The hotelier has over the period spread his wings, and now offers events management as well as outside catering services. He is now eyeing countries like Somalia and South Sudan. “This business is good, there is a ready market,” Munge says with that firm and edifying tone.
“My attention was captured by the number of people who needed an events organizing company with an edge in the local and the international market and also by the fact that corporate functions, social gatherings, weddings and product launches are important,” he says.
These days, most businesses are vying for the same market share that if you don’t have good marketing tools in place, you stand to lose. Social media has totally done it for Mr Munge, a multi-cuisine chef who cut his teeth at Park Place Hotel and Training Centre. The thought of creating pages on Facebook and Twitter actually stimulated the growth of his businesses, he says, adding that as a result of the “digital” buzz, most people will go online and “inbox” him for business.
“People should look for a professional events manager otherwise you end up losing big. Events organizing company will offer you the best in terms of venue, the menu, set up… for example there will be a client seeking live band, background music or disco. So we will advise you accordingly on what to do and what not,” says Munge.

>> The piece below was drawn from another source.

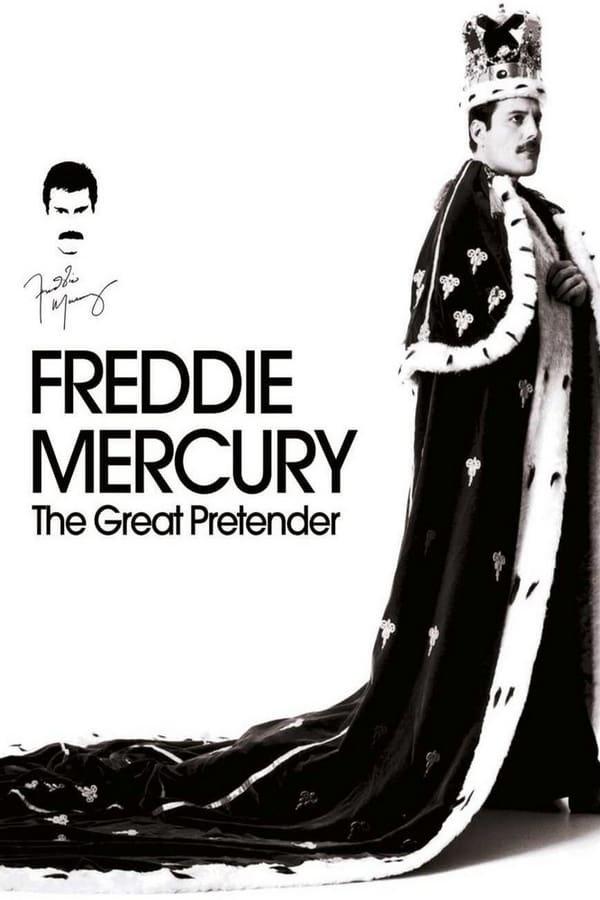 ფრედი მერკური / Freddie Mercury: The Great Pretender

For good reason, Munge has his special school named Bayleaf Kitchens where young people are trained to become chefs. “Having reached this point I felt that I should give back to the community. It is a kitchen (Bayleaf Kitchens) within which I share my experiences (practically) to provide my students with reliable skills. So I teach them here and later on release them to the market,” he says.
Leah Midamba who runs Emerald Events has also moved to defend her market by employing unique strategies. For her, the realities in the events industry are harsh that you have to think outside the box. While working for a Kenyan gospel band as an administrator, Just a Band, her interest in events grew. “I always helped with all our concerts and I stuck around personalities who had already made it in the industry. After a while, I felt the need to have my own company.
“I have to admit that volunteerism also helped me get my name out there. I used to do community work and in return I would get my logo on the posters and fliers. That way, Emerald Events remained in people’s minds.”
At the heart of events-business are two vital things. The first is making sure that you deliver to your clients the best services and on time. Secondly, the trade game is one of passion. Event organizers thrive on getting it right with the client and with the rest of the people they employ. As your clientele grows you need to bring on board people who share the same passion. Building on this will make your competitive edge sharper in a tiny but congested market.
Ronald Ombok, a fumigation expert, sought the services of an events-organizer when his first born daughter celebrated her birthday a while back. “I had a lot of work on my plate and because time was running out I decided to hire someone to organise the bash,” says Ombok. Although he parted away with Sh30,000 which, according to him, is a good deal. The more cost effective one usually goes for Sh100,000 but the prize can shoot to Sh500,000, depending on the size and scope of the event.
The outlook for events management industry is good but things can get difficult at times. Mr Danson of Bayleaf says: “nothing comes easy. It takes God’s favour and hard work to make it in life and even those who have made it still have to work hard because there is always something new to learn and implement every day.”